There are typically two primary ways in which home depreciation is viewed: with regard to a previous year or years and in comparison to when the home was purchased. For someone who wishes to sell a home, the comparison with previous years may be more important since this indicates a loss of value due to a home not being sold earlier. Someone still living in a home might compare the change in value with when he or she purchased the home, and this would indicate how matters have changed since the purchase was made. This analysis of home depreciation can also be important for a homeowner in the US who is able to use depreciation as a tax deduction.

Home depreciation can be caused by a wide range of factors, and to fully understand why a home has depreciated, these factors must often be considered together. The condition of a home is one of the major elements when considering the value of a home. If a home was purchased new and has received little repair work over a decade, despite requiring such work, then this will typically depreciate the value of a home.
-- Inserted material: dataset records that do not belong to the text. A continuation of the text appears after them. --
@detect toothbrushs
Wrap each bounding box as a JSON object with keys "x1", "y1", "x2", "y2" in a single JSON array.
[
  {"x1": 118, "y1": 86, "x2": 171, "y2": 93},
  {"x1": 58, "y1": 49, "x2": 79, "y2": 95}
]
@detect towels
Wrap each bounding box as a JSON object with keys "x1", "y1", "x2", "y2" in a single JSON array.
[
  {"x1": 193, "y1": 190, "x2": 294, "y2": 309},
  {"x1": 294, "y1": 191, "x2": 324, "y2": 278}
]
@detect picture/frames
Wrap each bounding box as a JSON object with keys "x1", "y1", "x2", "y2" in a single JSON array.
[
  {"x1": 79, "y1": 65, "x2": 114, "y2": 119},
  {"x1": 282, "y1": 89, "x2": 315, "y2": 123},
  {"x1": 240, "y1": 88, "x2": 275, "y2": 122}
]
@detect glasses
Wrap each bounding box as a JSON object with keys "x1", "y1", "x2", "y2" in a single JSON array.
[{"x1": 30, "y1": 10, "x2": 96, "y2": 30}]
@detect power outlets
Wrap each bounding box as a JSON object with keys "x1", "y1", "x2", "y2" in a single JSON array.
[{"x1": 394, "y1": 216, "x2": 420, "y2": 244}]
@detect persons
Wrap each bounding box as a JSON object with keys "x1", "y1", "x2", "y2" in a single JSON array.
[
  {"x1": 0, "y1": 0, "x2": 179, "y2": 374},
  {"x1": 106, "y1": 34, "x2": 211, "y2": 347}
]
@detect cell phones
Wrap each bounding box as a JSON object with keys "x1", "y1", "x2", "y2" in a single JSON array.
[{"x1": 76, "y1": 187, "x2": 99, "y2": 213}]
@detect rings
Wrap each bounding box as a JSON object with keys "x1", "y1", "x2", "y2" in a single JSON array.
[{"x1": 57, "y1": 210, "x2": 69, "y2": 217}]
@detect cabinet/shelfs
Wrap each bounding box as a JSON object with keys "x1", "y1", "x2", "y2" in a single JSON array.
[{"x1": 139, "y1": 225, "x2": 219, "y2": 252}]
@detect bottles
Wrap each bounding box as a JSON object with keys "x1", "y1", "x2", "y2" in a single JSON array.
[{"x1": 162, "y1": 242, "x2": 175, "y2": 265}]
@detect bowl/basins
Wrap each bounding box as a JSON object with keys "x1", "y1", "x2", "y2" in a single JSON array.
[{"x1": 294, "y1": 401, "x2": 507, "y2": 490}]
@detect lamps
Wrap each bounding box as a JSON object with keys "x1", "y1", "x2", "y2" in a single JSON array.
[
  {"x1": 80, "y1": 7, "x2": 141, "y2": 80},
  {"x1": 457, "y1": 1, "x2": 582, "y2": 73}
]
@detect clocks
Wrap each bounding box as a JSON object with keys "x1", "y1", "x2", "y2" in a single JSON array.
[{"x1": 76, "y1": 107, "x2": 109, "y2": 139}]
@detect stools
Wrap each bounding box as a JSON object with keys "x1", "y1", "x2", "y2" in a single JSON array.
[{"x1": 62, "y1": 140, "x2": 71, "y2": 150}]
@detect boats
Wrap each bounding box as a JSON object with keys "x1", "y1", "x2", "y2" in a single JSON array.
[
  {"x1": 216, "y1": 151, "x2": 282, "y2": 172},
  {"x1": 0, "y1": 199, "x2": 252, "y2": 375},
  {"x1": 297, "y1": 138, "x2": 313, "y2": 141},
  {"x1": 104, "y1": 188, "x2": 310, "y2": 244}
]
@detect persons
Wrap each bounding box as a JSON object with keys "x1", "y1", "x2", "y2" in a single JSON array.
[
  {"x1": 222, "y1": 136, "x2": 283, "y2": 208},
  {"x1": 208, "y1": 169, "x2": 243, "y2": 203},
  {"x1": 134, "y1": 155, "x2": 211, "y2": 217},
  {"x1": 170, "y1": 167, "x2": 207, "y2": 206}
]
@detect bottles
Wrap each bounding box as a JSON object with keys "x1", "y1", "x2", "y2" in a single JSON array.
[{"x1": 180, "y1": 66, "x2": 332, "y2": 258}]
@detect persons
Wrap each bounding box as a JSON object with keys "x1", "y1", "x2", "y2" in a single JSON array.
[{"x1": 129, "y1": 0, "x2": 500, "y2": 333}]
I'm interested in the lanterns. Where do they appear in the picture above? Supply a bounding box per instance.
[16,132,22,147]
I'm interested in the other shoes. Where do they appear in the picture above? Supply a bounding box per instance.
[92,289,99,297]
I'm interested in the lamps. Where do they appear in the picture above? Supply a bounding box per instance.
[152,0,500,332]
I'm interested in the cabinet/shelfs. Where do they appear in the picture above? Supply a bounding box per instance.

Most people considering the purchase of a home see any costs for repairs as a deduction from what a home might have otherwise been worth.

The neighborhood around a house can also cause home depreciation. This can typically happen if crime rates rise in a certain area over a period of time, or if surrounding homes in a neighborhood are sold for less money. Home depreciation is also typically affected by the housing market itself at any given time. A home purchased during a housing boom or bubble may have been bought for more than its actual value, and a sudden burst in the market could then depreciate that home below the actual value, creating a large swing in the home’s apparent value.